_Task details_:
Retype all of the data shown below, keeping every character the same.

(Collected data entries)
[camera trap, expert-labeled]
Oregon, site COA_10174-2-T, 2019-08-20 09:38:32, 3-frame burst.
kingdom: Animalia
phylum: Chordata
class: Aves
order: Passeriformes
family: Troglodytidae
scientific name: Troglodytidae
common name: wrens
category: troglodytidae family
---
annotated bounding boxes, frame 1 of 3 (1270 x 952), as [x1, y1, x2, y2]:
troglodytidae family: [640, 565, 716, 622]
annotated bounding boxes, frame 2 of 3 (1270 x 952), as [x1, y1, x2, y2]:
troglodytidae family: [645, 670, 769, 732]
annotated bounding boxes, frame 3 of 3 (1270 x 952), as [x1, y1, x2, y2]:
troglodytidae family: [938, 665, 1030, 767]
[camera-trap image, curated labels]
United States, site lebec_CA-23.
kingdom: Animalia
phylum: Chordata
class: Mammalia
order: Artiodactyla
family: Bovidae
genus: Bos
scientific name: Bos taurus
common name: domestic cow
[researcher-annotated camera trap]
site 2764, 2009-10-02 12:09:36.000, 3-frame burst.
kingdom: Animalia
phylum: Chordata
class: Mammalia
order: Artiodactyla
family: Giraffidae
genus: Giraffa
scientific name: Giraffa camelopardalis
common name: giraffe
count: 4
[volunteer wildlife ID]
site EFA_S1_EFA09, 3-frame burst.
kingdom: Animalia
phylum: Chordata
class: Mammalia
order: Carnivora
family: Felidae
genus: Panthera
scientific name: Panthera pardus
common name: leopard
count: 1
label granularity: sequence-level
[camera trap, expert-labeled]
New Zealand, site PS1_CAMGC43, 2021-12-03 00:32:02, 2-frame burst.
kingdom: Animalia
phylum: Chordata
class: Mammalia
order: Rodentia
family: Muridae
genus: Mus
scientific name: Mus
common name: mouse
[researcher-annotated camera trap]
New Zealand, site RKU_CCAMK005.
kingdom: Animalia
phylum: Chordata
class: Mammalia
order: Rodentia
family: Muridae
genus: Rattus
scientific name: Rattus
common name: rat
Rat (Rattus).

_Solution for this problem_:
[camera trap, expert-labeled]
Oregon, site COA_10174-2-T, 2019-08-20 09:38:32, 3-frame burst.
kingdom: Animalia
phylum: Chordata
class: Aves
order: Passeriformes
family: Troglodytidae
scientific name: Troglodytidae
common name: wrens
category: troglodytidae family
---
annotated bounding boxes, frame 1 of 3 (1270 x 952), as [x1, y1, x2, y2]:
troglodytidae family: [640, 565, 716, 622]
annotated bounding boxes, frame 2 of 3 (1270 x 952), as [x1, y1, x2, y2]:
troglodytidae family: [645, 670, 769, 732]
annotated bounding boxes, frame 3 of 3 (1270 x 952), as [x1, y1, x2, y2]:
troglodytidae family: [938, 665, 1030, 767]
[camera-trap image, curated labels]
United States, site lebec_CA-23.
kingdom: Animalia
phylum: Chordata
class: Mammalia
order: Artiodactyla
family: Bovidae
genus: Bos
scientific name: Bos taurus
common name: domestic cow
[researcher-annotated camera trap]
site 2764, 2009-10-02 12:09:36.000, 3-frame burst.
kingdom: Animalia
phylum: Chordata
class: Mammalia
order: Artiodactyla
family: Giraffidae
genus: Giraffa
scientific name: Giraffa camelopardalis
common name: giraffe
count: 4
[volunteer wildlife ID]
site EFA_S1_EFA09, 3-frame burst.
kingdom: Animalia
phylum: Chordata
class: Mammalia
order: Carnivora
family: Felidae
genus: Panthera
scientific name: Panthera pardus
common name: leopard
count: 1
label granularity: sequence-level
[camera trap, expert-labeled]
New Zealand, site PS1_CAMGC43, 2021-12-03 00:32:02, 2-frame burst.
kingdom: Animalia
phylum: Chordata
class: Mammalia
order: Rodentia
family: Muridae
genus: Mus
scientific name: Mus
common name: mouse
[researcher-annotated camera trap]
New Zealand, site RKU_CCAMK005.
kingdom: Animalia
phylum: Chordata
class: Mammalia
order: Rodentia
family: Muridae
genus: Rattus
scientific name: Rattus
common name: rat
Rat (Rattus).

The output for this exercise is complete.